**WHAT YOU ARE ASKED TO DO**:
Select every line in the listing below that contains the word "feet", and copy each of those lines. Case counts.

Questions about scene geometry:
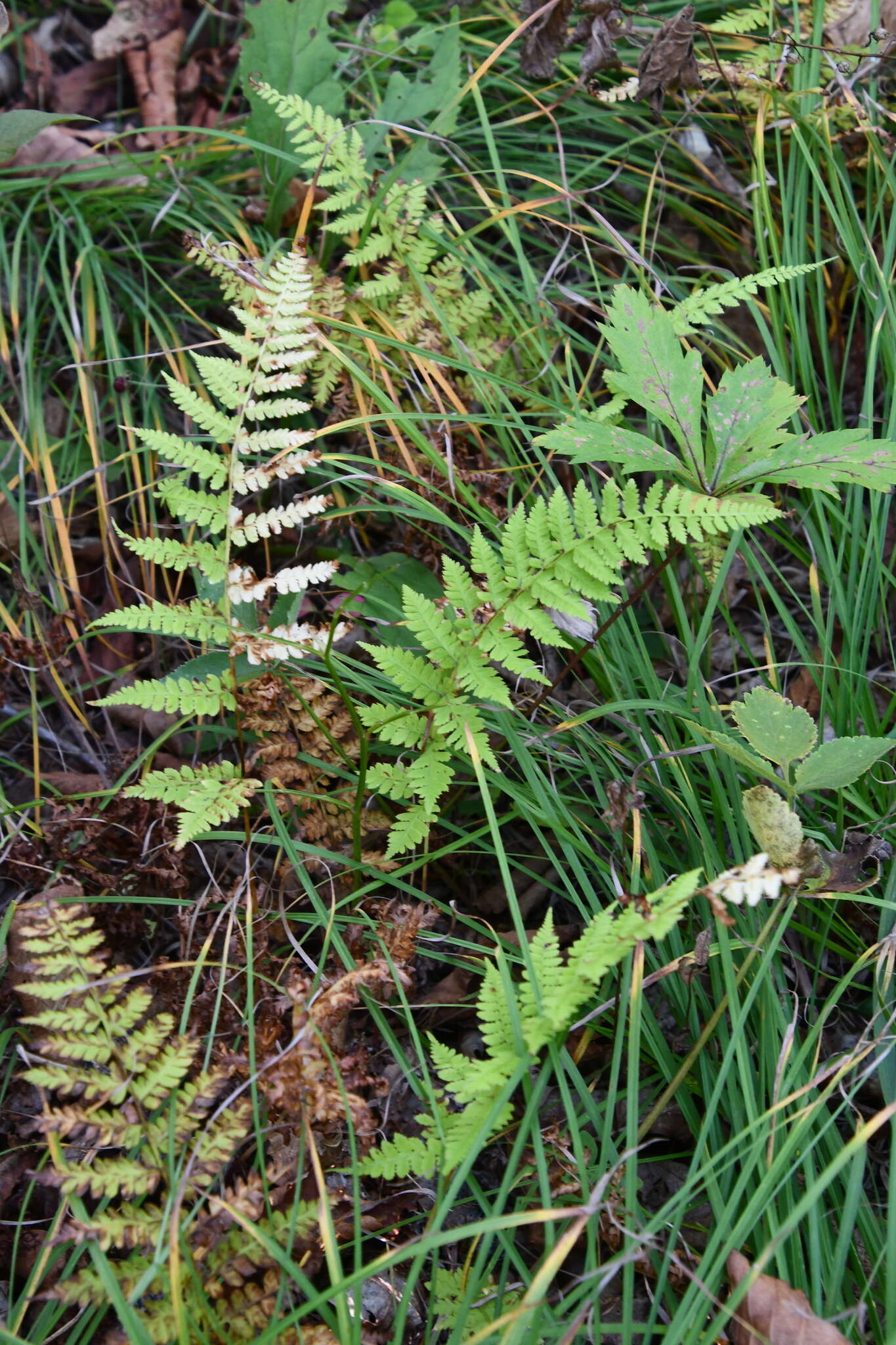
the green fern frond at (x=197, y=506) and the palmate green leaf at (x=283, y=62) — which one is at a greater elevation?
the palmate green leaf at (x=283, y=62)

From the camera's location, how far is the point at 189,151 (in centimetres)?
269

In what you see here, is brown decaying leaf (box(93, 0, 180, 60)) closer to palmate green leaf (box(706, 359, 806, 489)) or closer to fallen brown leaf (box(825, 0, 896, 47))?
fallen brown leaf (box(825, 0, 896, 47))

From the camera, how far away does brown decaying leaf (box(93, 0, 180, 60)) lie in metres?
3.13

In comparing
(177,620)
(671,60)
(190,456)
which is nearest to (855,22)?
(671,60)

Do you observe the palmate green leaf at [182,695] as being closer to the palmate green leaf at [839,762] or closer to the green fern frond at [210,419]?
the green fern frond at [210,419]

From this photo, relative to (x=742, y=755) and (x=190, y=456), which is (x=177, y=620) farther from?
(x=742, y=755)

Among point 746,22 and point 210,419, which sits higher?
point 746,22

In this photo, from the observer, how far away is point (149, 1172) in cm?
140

...

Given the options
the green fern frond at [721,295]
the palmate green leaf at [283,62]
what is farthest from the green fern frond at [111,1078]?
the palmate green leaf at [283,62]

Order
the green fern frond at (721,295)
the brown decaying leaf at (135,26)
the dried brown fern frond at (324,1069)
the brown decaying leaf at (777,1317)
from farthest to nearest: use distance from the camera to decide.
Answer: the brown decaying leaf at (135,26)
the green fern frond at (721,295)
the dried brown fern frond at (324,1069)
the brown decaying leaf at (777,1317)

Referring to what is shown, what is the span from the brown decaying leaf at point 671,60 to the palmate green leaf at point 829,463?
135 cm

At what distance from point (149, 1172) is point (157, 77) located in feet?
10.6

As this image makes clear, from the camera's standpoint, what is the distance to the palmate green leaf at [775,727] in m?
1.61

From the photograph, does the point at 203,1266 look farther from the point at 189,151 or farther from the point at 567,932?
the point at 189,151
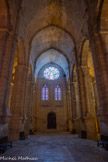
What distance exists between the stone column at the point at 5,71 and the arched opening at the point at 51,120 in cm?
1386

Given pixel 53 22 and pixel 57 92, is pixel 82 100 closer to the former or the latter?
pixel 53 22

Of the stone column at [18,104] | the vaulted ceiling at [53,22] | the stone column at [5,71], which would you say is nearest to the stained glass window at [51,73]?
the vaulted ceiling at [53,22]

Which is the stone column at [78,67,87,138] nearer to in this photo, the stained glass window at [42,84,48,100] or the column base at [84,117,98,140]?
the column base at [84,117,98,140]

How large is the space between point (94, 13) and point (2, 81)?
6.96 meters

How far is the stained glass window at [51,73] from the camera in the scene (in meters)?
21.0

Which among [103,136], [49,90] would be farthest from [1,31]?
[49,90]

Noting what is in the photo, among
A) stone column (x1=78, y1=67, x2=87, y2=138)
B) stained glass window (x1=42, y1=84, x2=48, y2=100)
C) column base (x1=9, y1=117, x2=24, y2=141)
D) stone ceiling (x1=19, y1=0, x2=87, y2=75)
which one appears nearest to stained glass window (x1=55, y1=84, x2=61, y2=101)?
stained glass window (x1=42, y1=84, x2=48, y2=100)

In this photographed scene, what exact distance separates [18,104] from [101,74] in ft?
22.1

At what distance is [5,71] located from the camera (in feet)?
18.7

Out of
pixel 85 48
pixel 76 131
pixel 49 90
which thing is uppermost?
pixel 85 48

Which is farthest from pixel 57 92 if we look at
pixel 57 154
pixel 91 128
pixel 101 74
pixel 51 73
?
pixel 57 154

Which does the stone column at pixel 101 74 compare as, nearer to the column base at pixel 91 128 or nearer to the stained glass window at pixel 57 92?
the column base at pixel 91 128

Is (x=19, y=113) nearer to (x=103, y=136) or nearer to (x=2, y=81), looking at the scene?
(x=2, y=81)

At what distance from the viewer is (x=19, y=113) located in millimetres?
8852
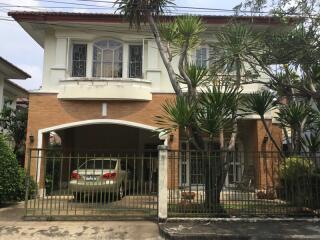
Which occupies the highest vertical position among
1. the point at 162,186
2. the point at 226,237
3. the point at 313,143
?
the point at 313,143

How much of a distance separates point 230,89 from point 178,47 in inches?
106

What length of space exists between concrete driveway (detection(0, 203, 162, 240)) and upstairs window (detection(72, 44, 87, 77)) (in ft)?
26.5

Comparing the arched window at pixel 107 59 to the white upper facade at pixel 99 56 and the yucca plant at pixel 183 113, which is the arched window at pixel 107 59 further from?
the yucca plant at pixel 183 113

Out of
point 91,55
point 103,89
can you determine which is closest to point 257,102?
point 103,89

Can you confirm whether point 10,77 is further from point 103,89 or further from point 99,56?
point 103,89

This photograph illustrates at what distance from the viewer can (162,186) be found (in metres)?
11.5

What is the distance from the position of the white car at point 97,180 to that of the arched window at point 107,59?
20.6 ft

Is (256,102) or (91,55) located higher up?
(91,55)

--

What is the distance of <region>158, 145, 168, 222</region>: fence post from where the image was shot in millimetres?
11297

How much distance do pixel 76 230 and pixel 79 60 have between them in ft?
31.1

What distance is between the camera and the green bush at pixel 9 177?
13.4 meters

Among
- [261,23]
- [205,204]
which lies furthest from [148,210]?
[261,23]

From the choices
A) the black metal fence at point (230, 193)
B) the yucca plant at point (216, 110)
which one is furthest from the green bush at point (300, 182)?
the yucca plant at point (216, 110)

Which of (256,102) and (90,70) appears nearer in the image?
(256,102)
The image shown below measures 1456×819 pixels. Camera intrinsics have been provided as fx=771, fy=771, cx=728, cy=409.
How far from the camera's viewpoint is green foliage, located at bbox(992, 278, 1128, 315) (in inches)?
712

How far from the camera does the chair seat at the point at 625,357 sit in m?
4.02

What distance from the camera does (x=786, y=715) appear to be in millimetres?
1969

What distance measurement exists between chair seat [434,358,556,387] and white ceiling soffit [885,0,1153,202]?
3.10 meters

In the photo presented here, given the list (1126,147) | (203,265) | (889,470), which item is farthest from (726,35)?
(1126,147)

**RESULT BELOW**:
At what distance from point (149, 1172) is point (157, 77) located in feet?
At what distance is [5,71] located from the camera (in feet)?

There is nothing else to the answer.